Tuesday, March 13, 2018
Satterthwaite: Smallness And The Value-Added Tax
Emily Satterthwaite (Toronto), On the Threshold: Smallness and the Value-Added Tax, 9 Colum. J. Tax L. ___ (2018):
Three-quarters of the world’s population live in a country in which a value-added tax (VAT) is collected on sales of goods and services. The registration threshold determines which businesses — typically as measured by their annual revenues — remain exempt from the obligation to register for and collect VAT on their sales. Among VAT economists, there is broad consensus that setting thresholds higher rather than lower (such that more rather than fewer businesses are exempt) increases the economic efficiency of a VAT. Despite these high stakes and the longstanding expert consensus in favor of high thresholds, real-world thresholds vary widely and skew low, even within OECD and European countries. This article leverages the insights of the economic model to address an issue that lies outside of it but is central to lawyers and policymakers: distributional equity.
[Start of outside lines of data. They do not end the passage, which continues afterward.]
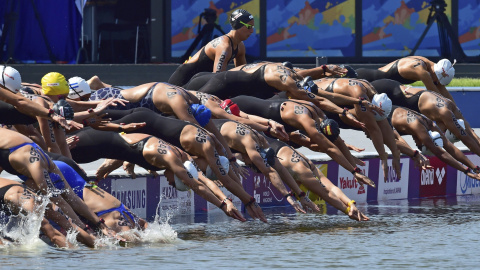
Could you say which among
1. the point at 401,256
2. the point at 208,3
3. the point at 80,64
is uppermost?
the point at 208,3

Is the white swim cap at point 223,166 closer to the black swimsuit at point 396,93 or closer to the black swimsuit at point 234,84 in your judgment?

Numerous studies show that smaller businesses’ costs of complying with the VAT are disproportionately higher than larger businesses. To the extent that lower-income entrepreneurs internalize those costs or pass them on to lower-income consumers, there is a vertical equity rationale for raising thresholds. Moreover, where there are more small firms than large firms, setting thresholds higher rather than lower while offering exempt firms an election to voluntarily register for VAT can minimize the (horizontal) unfairness of drawing an arbitrary bright line between taxable and non-taxable firms. Under these conditions, higher registration thresholds can improve the equity and the efficiency of a VAT.